In particular, we wish to highlight a few particular case studies to illustrate specific country-level changes in POLCON scores over the past 5-6 years.
The largest negative shift in its POLCON score was faced by the Philippines (-0.73), triggered by the election of Rodrigo Duterte in June 2016. As a candidate, Duterte promised real and rapid improvements in the quality of life by aggressively addressing crime and corruption. However, the reality of his government was one that faced significant democratic backsliding, most notably with a disregard for human rights and the country’s democratic institutions. This significantly contrasted the rule of the prior administration of Benigno Aquino, resulting in a drastic negative fall in the country’s score. Though still plagued by shortcomings such as the struggle with the reduction of poverty or the government’s lack of infrastructural improvements, Aquino’s administration boasted successes such as expanding the fiscal space and social spending, a GDP growth of 6.5 percent, and an overall improvement in the country’s international standing, allowing Aquino to remain popular as a leader. Meanwhile, Duterte’s strong prioritization and hardline stance on the war on drugs lead to the deaths of between 6,000 and 12,000 people and numerous human rights violations, contributing to the destabilization of the country and a significant increase in investment risk.
Mexico also saw one of the highest decreases in its POLCON score (-0.58), sliding towards an increasingly hazardous political environment with few checks and balances. Since the late 1980s, Mexico was ruled by the PRI (Institutional Revolutionary Party) – PAN (National Action Party) coalition, a center-right conservative government, and gave rise to an era of neoliberalism with increasingly higher socioeconomic inequalities and highly concentrated power in the hands of the ruling parties. In 2018, the government experienced reform with the election of president Andrés Manuel López Obrador, who promised a stronger national emphasis on the war on drugs, human rights, and a transitional justice system. However, upon election, Mexico’s government only slid further into autocracy, with the military gaining considerable judicial strength within the government structure and promoting increases in mass violence and selective violence against opposition forces.

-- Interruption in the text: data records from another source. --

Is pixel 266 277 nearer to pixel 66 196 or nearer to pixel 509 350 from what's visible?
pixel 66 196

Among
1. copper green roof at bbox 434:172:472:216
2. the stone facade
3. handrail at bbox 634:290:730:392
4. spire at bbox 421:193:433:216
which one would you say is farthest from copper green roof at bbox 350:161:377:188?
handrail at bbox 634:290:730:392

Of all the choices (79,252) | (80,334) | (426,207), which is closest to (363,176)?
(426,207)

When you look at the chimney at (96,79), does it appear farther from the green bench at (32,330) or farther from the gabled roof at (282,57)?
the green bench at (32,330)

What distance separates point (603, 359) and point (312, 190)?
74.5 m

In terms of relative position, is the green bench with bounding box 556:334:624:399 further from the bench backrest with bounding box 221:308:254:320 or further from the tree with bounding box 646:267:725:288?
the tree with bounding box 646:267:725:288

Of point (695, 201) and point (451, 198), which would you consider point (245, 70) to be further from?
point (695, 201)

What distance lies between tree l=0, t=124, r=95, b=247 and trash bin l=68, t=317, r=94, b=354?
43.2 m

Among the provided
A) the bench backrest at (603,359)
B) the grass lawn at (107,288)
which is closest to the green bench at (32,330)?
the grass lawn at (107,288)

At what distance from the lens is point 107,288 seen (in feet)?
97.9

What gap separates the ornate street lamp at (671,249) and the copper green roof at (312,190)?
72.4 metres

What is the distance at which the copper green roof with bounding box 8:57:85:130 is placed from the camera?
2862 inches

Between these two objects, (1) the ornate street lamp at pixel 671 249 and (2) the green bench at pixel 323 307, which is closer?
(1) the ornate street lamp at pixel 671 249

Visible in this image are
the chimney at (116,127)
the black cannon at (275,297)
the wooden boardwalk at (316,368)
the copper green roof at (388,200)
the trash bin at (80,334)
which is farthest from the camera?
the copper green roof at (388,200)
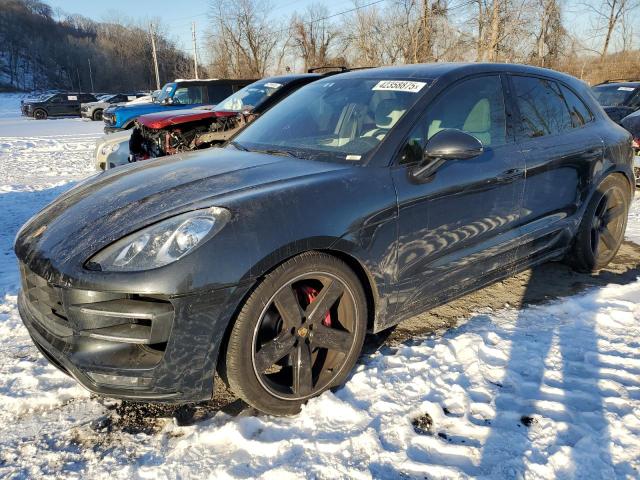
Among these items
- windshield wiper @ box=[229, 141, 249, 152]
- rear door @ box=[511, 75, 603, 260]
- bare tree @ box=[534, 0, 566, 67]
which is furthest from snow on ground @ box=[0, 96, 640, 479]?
bare tree @ box=[534, 0, 566, 67]

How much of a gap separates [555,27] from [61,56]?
246ft

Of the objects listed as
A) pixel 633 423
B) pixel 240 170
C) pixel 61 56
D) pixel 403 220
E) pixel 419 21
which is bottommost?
pixel 633 423

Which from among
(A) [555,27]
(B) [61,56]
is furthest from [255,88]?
(B) [61,56]

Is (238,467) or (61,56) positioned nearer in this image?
(238,467)

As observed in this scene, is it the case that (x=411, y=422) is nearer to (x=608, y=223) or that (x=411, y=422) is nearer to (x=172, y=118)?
(x=608, y=223)

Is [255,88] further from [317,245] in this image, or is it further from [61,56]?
[61,56]

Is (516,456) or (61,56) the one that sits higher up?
(61,56)

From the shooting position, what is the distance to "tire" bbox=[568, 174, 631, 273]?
394 cm

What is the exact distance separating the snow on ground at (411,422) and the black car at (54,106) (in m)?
30.7

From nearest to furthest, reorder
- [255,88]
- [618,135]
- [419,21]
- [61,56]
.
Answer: [618,135], [255,88], [419,21], [61,56]

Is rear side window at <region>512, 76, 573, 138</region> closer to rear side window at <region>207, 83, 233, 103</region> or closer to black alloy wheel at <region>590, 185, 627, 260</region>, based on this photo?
black alloy wheel at <region>590, 185, 627, 260</region>

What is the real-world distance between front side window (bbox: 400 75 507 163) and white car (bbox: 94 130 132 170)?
17.7 ft

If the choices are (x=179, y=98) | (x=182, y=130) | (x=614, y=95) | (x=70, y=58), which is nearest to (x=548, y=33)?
(x=614, y=95)

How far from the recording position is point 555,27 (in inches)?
1168
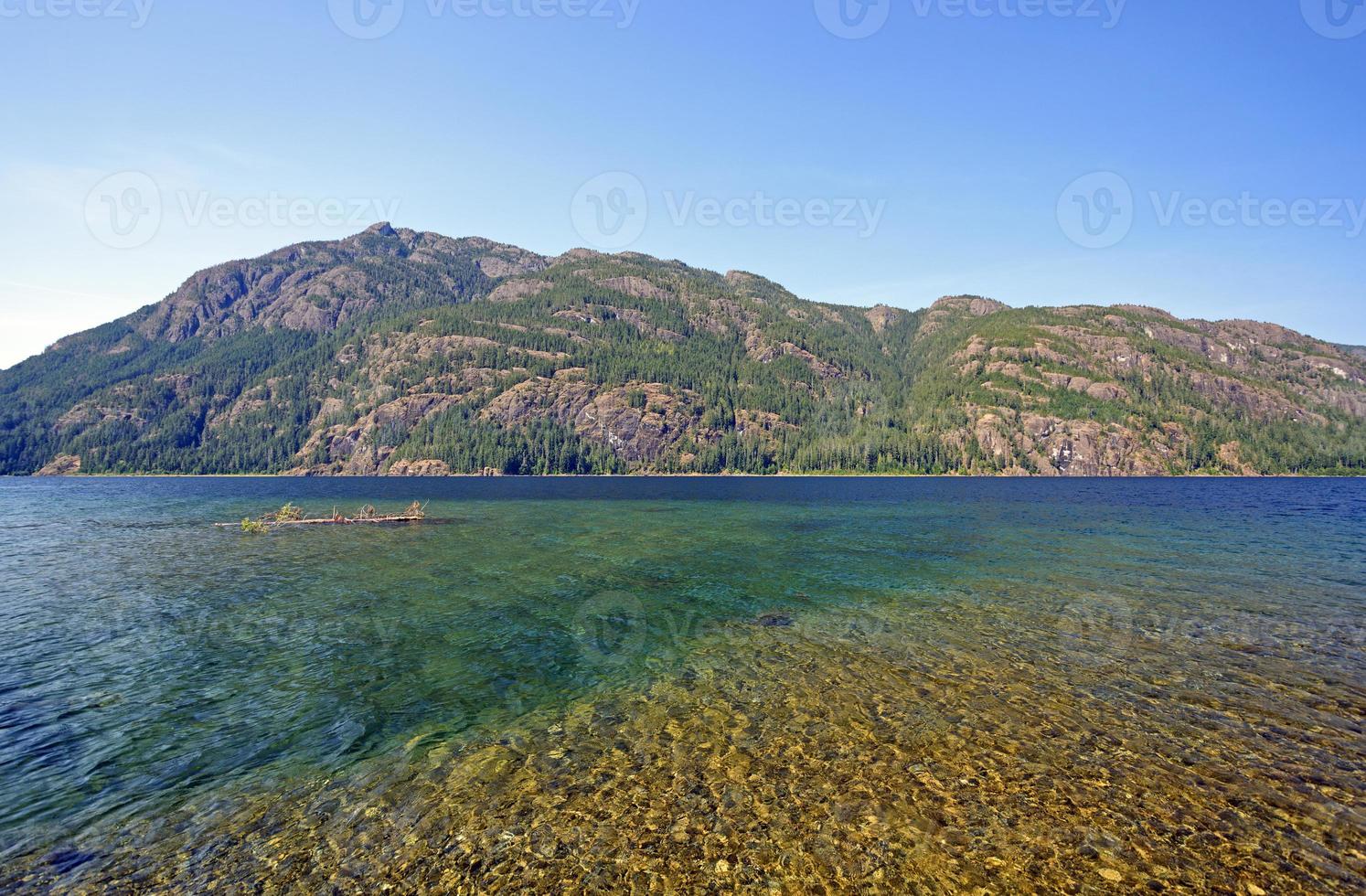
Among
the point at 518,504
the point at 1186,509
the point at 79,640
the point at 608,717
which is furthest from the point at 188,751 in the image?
the point at 1186,509

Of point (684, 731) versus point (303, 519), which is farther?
point (303, 519)

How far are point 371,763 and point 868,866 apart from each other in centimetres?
1298

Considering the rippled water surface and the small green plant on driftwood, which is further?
the small green plant on driftwood

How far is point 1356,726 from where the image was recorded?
17250 millimetres

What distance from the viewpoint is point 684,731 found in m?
17.5

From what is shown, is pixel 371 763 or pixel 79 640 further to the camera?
pixel 79 640

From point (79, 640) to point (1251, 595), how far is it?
207 feet

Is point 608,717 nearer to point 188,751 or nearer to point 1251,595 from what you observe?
point 188,751

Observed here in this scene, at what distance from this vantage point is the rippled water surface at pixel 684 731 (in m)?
11.5

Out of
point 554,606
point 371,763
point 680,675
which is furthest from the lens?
point 554,606

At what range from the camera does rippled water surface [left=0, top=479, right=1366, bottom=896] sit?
11516 mm

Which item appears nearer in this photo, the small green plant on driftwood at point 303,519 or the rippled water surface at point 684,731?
the rippled water surface at point 684,731

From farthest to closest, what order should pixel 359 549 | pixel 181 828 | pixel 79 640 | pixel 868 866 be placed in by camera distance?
1. pixel 359 549
2. pixel 79 640
3. pixel 181 828
4. pixel 868 866

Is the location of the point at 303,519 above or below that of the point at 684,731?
above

Meanwhile, Gambia showed an example of the largest positive shift in its POLCON score (+ 0.76), stemming from the election of Adama Barrow as president in December 2016. His election marked the end of the two-decade rule of former military and autocratic leader Yahya Jammeh. Jammeh’s presidency was marked by the authoritarian oppression of anti-government journalists, the suppression of women’s and LGBT rights, and numerous human rights abuses, including the shooting of 14 students and a journalist in 2000. Meanwhile, Barrow’s election promoted greater democratic governance since 2016. He vouched for freedom of the press, the release of people detained without trial under Jammeh, and abolished the death penalty within a year of assuming office.